Render every line of the data below as a numbered list, omitting blank lines and leaving out the pictures.
+++ Records to use
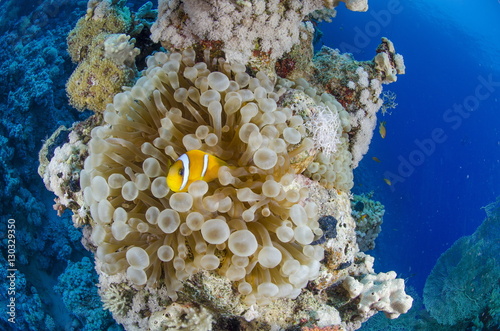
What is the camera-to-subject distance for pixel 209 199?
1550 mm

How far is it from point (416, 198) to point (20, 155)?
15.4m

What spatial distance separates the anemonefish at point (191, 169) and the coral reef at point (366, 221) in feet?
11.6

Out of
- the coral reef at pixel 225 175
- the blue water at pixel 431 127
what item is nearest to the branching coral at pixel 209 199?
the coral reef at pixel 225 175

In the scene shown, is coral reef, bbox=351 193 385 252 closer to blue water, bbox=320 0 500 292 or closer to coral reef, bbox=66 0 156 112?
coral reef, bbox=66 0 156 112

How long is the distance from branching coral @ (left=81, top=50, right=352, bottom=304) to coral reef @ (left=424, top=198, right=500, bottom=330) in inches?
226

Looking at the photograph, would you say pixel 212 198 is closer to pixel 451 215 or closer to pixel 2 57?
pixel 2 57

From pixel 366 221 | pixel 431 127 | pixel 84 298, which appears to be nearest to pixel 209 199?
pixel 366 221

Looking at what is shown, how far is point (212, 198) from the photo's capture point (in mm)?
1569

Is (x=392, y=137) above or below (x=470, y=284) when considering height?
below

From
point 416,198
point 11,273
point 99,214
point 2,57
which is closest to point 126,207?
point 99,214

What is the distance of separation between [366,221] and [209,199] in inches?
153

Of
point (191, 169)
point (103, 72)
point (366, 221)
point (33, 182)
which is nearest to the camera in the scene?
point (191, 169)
++++++
■ Correct result
1. What is the camera-to-subject distance for pixel 209 199?
2. 1550 mm
3. How far is it from point (416, 198) to point (20, 155)?
4. 15.4m
5. What spatial distance separates the anemonefish at point (191, 169) and the coral reef at point (366, 221) in feet?
6. 11.6
7. Out of
8. - the coral reef at pixel 225 175
9. - the blue water at pixel 431 127
10. what item is nearest to the branching coral at pixel 209 199?
11. the coral reef at pixel 225 175
12. In the scene shown, is coral reef, bbox=351 193 385 252 closer to blue water, bbox=320 0 500 292 or closer to coral reef, bbox=66 0 156 112?
13. coral reef, bbox=66 0 156 112
14. How long is the distance from branching coral @ (left=81, top=50, right=352, bottom=304) to coral reef @ (left=424, top=198, right=500, bottom=330) in inches?
15. 226
16. Looking at the photograph, would you say pixel 212 198 is closer to pixel 451 215 or closer to pixel 2 57?
17. pixel 2 57
18. From pixel 366 221 | pixel 431 127 | pixel 84 298, which appears to be nearest to pixel 209 199?
19. pixel 366 221
20. Looking at what is shown, how far is point (212, 198) from the photo's capture point (in mm)?
21. 1569
22. Is (x=392, y=137) above or below (x=470, y=284) when considering height?
23. below
24. From
25. point 416,198
26. point 11,273
27. point 99,214
28. point 2,57
29. which is closest to point 126,207?
30. point 99,214
31. What is the distance of separation between [366,221] and [209,199] in inches?
32. 153
33. Of
34. point (191, 169)
35. point (103, 72)
36. point (366, 221)
37. point (33, 182)
38. which is nearest to the camera in the scene?
39. point (191, 169)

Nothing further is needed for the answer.